Hence, although the non-specific hyperamylasuria, other clinical signs may be more helpful in recognition of such a leak. Furthermore, blood Amylase wasn't sensitive at all in this case. Since we did not experience a leak into the peritoneal cavity, we cannot conclude about the useful of drain Amylase in such leaks, but even though a lot of organized fistulas start as an open leak, we didn't observe Amylase raise in the drain before the occurrence of the fistula, what may imply that Amylase in the drain is not sensitive enough for small leaks. Except of this patient, during the study we didn't experience any leak even when there was a high suspicion, for example due to an Amylase rise.
Moreover, the total amount of complications was lower in the high-Amylase group than in the normal-Amylase group.

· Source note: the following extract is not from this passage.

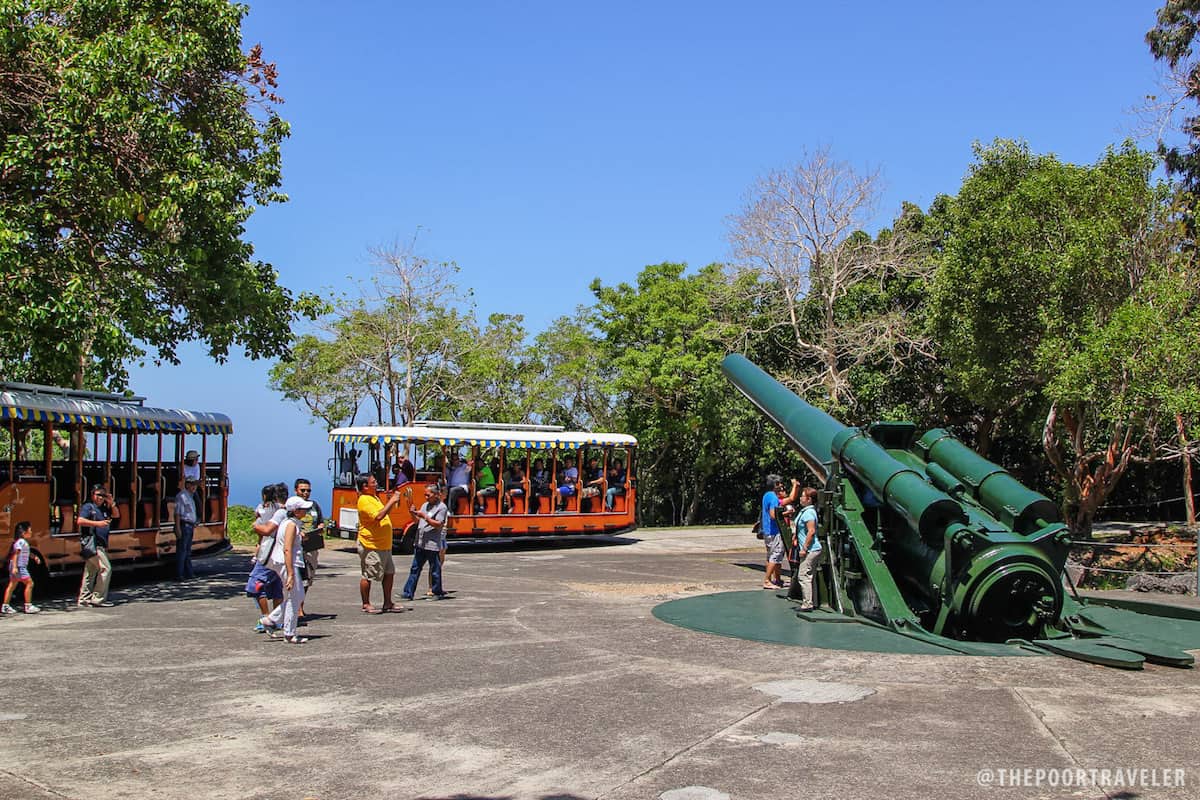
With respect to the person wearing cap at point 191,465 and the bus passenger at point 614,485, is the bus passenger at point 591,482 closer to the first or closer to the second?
the bus passenger at point 614,485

In consequence, Amylase rise is not suitable to be a non-specific sign for complications other than leak.
An increase in Amylase seems not to be specific enough for a leak, since in the vast majority of cases, a rise in Amylase may be associated with hepatic and/or pancreatic manipulation which has no clinical significance. Also, blood Amylase is not sensitive for a leak, and drain Amylase may not be sensitive for small leaks. Even in the appearance of a leak, other methods may be helpful enough for revealing leaks without the need for urine Amylase. Hence, an Amylase test may have a no clinical justification of being taken.
Limitations of this study include a relatively small number of patients for detection of a clear trend in those with leakage, due to the low incidence of leak. Regardless of the fact that our study shows clearly that even though amylase levels were high in more than one fifth of patients, it has no clinical significance in the absence of appropriate clinical context. In addition, since pancreatitis may explain the rise in Amylase, a repeat on such research should include Lipase test and/or urine Amylase-to-Creatinine Clearance-Ratio to confirm or to refute this option.